Rewrite the listing below, changing every "damaged or defective" to "broken or faulty" and keeping everything else unchanged. Leave the pictures out.

start

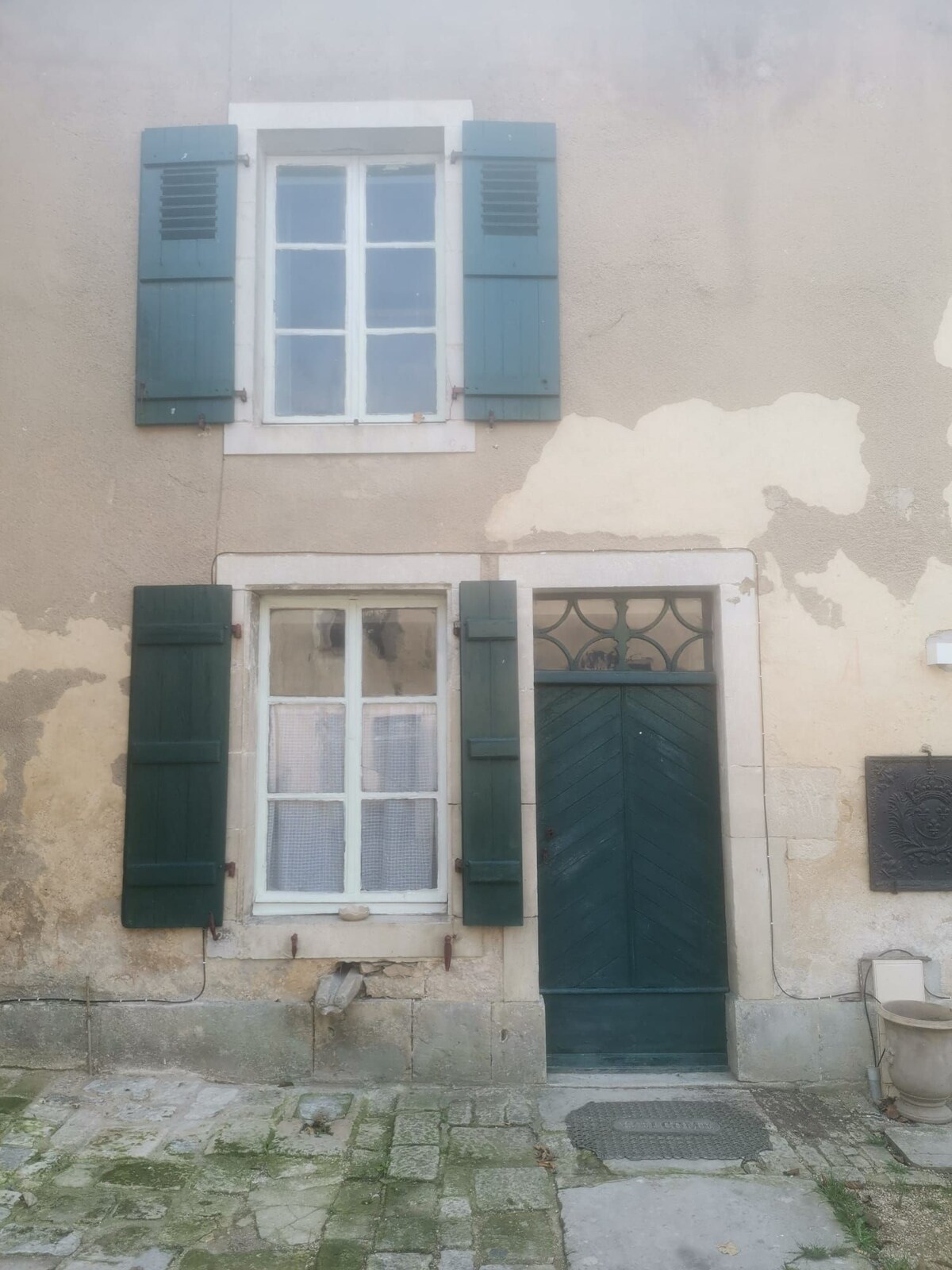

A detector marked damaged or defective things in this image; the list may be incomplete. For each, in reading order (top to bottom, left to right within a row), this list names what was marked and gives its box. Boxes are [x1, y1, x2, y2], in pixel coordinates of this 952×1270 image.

peeling paint [489, 397, 869, 546]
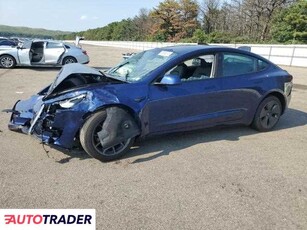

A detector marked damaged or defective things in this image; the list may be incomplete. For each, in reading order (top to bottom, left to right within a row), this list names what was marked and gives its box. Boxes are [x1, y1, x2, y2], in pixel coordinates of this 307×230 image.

shattered windshield [106, 48, 178, 82]
exposed wheel [80, 110, 134, 162]
damaged tesla model 3 [4, 45, 294, 162]
exposed wheel [254, 95, 282, 131]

end

• Result
A detector marked broken or faulty things in this image; the list may be incomplete. For each, in reading order (top to bottom, left to right within a row), this list names what was marked and gives its box. Boxes are [x1, y1, x2, y2], in pixel coordinates of this 952×1270 image.

peeling paint [489, 397, 869, 546]

A detector marked broken or faulty things in this image; the list may be incomplete. For each, in reading order (top to bottom, left to right within a row), this list names what was marked and gives its box. Boxes are [x1, y1, x2, y2], in pixel coordinates of this 307×230 image.

shattered windshield [106, 48, 178, 82]
exposed wheel [80, 110, 134, 162]
damaged tesla model 3 [4, 45, 294, 162]
exposed wheel [254, 95, 282, 131]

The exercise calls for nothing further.